> **Exercise directions**: Count how many lines of the material below contain the string "found". Matching is case-sensitive, and the reply should be the number alone.

(Excerpts from a spatial dataset)
------------------------------------------------------------------------

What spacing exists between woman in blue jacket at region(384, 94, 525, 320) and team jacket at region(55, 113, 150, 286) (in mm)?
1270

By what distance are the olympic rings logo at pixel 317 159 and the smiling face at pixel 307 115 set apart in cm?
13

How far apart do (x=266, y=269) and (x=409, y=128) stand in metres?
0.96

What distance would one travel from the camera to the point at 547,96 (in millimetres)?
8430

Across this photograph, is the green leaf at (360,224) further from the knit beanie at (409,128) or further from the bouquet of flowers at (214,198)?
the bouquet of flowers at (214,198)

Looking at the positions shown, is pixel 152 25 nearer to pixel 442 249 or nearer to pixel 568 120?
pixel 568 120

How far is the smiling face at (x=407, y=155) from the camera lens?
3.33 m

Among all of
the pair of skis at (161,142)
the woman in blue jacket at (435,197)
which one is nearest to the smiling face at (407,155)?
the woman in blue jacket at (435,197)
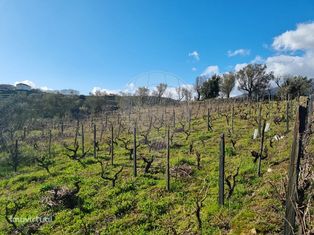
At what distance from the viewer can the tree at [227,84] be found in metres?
61.8

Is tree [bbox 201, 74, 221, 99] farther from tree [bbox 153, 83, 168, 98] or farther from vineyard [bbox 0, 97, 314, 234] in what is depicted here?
vineyard [bbox 0, 97, 314, 234]

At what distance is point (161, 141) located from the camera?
909 inches

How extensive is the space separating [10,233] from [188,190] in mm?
7368

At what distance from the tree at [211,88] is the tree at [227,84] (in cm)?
124

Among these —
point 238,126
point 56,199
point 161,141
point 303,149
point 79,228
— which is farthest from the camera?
point 238,126

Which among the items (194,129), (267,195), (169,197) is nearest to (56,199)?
(169,197)

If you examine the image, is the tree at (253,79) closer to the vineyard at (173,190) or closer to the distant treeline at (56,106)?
the distant treeline at (56,106)

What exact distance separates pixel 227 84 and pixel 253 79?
5.55m

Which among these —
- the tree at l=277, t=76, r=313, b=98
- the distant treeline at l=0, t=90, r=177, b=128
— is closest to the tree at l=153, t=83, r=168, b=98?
the distant treeline at l=0, t=90, r=177, b=128

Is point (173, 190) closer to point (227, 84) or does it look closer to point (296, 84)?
point (296, 84)

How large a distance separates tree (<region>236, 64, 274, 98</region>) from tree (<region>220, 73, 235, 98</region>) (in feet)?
5.63

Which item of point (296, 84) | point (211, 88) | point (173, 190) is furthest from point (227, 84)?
point (173, 190)

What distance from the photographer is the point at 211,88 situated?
6231 cm

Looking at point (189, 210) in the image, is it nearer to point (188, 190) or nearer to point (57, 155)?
point (188, 190)
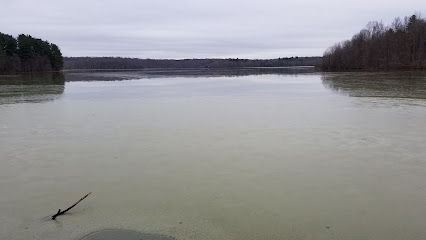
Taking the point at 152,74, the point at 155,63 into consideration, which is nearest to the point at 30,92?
the point at 152,74

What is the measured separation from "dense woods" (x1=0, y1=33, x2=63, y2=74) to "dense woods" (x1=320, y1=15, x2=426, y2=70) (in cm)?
6037

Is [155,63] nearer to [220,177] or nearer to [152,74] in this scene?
[152,74]

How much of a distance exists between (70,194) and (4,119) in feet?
26.4

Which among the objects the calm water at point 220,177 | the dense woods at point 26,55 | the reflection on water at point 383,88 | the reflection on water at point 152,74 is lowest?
the calm water at point 220,177

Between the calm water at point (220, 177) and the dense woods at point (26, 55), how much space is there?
66212mm

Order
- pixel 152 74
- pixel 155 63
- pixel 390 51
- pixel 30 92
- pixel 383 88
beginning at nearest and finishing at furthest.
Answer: pixel 383 88, pixel 30 92, pixel 152 74, pixel 390 51, pixel 155 63

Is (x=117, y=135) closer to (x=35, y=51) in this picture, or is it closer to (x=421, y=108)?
(x=421, y=108)

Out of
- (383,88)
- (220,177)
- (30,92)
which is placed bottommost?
(220,177)

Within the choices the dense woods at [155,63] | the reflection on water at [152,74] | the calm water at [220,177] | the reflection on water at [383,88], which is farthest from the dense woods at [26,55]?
the calm water at [220,177]

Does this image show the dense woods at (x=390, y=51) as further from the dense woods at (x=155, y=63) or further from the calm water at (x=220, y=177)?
the calm water at (x=220, y=177)

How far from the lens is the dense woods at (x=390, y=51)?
218 ft

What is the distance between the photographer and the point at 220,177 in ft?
19.8

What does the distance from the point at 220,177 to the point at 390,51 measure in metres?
74.9

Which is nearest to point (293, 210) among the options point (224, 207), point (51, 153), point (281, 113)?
point (224, 207)
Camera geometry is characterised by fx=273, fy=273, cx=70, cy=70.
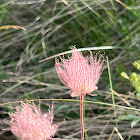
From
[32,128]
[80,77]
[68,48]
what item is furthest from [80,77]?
[68,48]

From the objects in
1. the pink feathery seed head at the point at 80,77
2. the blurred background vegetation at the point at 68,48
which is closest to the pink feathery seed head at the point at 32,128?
the pink feathery seed head at the point at 80,77

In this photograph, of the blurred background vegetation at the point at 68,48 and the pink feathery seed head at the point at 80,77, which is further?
the blurred background vegetation at the point at 68,48

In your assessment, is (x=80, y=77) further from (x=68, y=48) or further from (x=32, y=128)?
(x=68, y=48)

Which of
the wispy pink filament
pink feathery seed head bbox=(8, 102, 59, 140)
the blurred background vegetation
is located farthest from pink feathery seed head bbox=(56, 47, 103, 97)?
the blurred background vegetation

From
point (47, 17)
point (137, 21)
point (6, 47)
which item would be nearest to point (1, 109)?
point (6, 47)

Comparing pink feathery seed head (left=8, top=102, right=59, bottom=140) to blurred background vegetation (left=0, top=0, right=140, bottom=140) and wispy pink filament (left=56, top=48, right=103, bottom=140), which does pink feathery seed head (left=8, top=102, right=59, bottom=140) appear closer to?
wispy pink filament (left=56, top=48, right=103, bottom=140)

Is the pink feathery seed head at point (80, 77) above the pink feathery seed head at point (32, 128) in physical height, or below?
above

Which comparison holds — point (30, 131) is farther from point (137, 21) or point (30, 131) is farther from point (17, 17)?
point (17, 17)

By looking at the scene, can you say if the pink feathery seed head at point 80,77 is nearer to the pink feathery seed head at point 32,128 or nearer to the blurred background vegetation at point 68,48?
the pink feathery seed head at point 32,128
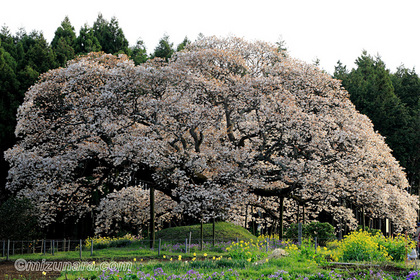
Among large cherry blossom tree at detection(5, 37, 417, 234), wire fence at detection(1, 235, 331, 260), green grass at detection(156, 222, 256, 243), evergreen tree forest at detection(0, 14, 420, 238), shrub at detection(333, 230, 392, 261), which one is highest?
evergreen tree forest at detection(0, 14, 420, 238)

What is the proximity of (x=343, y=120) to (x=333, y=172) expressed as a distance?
3160mm

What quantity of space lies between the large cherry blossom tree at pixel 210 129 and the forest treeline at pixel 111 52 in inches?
373

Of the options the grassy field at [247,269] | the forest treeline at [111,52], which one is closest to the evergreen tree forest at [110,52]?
the forest treeline at [111,52]

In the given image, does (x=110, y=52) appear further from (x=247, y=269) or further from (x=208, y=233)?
(x=247, y=269)

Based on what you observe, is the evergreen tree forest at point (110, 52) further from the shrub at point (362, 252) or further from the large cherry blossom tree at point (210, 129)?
the shrub at point (362, 252)

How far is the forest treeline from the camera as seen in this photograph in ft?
116

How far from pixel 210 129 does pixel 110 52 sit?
26101mm

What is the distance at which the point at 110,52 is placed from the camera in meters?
45.2

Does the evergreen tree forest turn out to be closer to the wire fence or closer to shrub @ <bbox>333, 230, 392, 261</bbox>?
the wire fence

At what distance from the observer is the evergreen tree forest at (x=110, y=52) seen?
115 feet

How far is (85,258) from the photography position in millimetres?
18094

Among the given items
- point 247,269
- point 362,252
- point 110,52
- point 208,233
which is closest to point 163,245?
point 208,233

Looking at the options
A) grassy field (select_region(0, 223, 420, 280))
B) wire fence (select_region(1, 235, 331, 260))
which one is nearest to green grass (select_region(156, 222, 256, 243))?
wire fence (select_region(1, 235, 331, 260))

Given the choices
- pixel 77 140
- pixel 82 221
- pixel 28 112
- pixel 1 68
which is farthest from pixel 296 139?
pixel 1 68
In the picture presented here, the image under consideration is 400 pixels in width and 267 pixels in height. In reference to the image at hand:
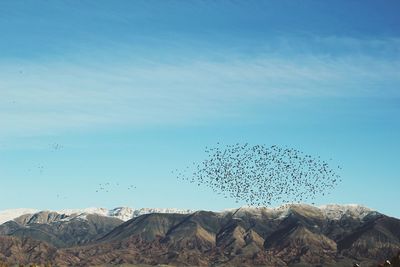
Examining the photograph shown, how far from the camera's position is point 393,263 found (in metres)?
109

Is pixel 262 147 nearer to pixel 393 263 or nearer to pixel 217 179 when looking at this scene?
pixel 217 179

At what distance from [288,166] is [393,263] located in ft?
217

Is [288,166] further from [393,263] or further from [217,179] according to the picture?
[393,263]

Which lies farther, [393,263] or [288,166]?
[288,166]

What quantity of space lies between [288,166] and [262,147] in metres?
12.4

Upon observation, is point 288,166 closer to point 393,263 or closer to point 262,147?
point 262,147

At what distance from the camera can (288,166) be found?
569ft

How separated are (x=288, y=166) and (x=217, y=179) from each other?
793 inches

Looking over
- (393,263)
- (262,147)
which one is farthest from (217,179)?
(393,263)

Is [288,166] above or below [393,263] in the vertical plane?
above

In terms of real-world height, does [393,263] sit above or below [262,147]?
below

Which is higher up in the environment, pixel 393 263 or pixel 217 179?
pixel 217 179

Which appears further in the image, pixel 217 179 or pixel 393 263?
pixel 217 179

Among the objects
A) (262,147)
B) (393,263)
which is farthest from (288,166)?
(393,263)
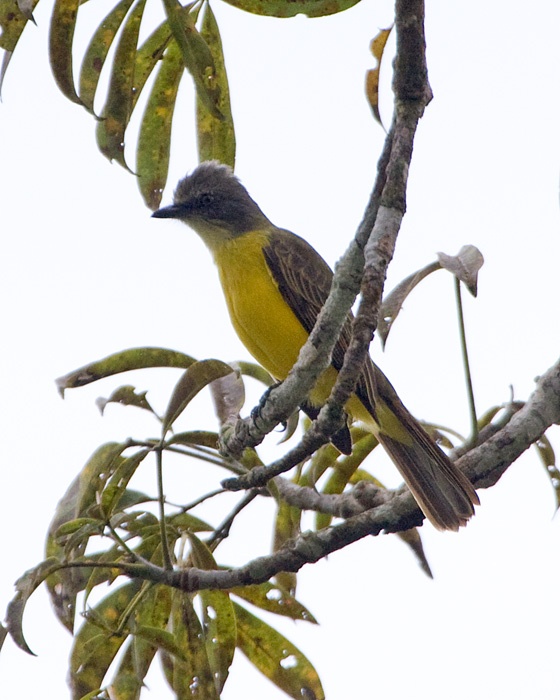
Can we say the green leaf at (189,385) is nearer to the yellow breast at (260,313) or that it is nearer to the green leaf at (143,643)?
the green leaf at (143,643)

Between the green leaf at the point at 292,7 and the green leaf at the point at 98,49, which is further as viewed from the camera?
the green leaf at the point at 98,49

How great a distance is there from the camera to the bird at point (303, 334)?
3633mm

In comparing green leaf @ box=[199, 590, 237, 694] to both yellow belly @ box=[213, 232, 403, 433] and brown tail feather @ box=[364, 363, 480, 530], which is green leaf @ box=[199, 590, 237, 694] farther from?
yellow belly @ box=[213, 232, 403, 433]

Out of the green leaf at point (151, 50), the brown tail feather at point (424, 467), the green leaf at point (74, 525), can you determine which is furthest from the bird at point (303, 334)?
the green leaf at point (151, 50)

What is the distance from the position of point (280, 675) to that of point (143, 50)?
210 centimetres

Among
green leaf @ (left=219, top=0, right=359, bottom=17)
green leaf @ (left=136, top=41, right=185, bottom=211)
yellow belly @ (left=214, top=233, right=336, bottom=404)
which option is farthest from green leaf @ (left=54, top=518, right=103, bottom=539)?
yellow belly @ (left=214, top=233, right=336, bottom=404)

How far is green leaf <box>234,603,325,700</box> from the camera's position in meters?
2.91

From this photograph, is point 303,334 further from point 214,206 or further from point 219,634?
point 219,634

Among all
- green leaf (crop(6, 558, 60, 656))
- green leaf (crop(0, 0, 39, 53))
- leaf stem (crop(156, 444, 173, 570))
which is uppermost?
green leaf (crop(0, 0, 39, 53))

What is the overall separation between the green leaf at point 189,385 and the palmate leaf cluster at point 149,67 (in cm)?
65

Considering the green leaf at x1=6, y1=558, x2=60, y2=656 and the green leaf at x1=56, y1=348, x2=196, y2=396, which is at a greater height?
the green leaf at x1=56, y1=348, x2=196, y2=396

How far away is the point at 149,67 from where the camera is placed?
2826 millimetres

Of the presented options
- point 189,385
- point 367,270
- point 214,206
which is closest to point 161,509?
point 189,385

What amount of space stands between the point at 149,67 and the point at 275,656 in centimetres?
199
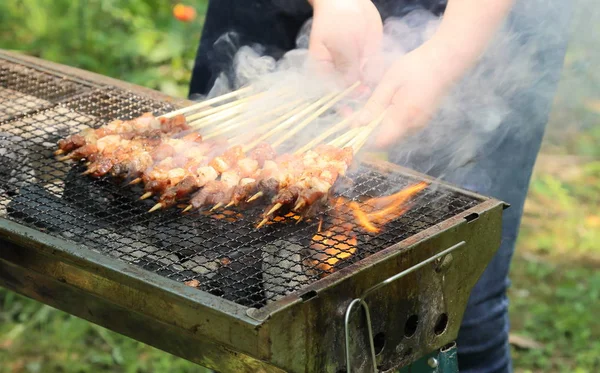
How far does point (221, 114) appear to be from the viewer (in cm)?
372

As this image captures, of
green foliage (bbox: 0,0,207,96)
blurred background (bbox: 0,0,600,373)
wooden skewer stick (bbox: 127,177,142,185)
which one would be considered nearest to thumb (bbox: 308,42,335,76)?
wooden skewer stick (bbox: 127,177,142,185)

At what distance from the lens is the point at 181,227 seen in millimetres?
3027

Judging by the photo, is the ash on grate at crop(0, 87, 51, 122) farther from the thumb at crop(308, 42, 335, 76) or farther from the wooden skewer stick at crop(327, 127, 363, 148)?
the wooden skewer stick at crop(327, 127, 363, 148)

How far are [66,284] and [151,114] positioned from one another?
1.24 meters

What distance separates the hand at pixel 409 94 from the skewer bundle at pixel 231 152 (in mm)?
91

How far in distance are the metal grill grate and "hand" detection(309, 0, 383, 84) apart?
86 cm

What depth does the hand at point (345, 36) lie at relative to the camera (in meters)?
4.00

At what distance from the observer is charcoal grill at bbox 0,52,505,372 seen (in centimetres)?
241

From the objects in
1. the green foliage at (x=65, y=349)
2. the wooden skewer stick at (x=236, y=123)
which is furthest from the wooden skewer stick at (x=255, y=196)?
the green foliage at (x=65, y=349)

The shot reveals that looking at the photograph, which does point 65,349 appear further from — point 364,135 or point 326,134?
point 364,135

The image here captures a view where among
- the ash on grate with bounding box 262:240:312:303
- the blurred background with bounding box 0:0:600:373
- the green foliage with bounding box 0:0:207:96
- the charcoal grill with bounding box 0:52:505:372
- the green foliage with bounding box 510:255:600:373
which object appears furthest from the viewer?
the green foliage with bounding box 0:0:207:96

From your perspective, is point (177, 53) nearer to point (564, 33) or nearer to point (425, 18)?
point (425, 18)

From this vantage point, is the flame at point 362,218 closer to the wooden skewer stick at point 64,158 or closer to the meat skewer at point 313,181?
the meat skewer at point 313,181

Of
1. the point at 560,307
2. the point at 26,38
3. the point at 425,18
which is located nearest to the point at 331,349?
the point at 425,18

------------------------------------------------------------------------

> **The solution**: 3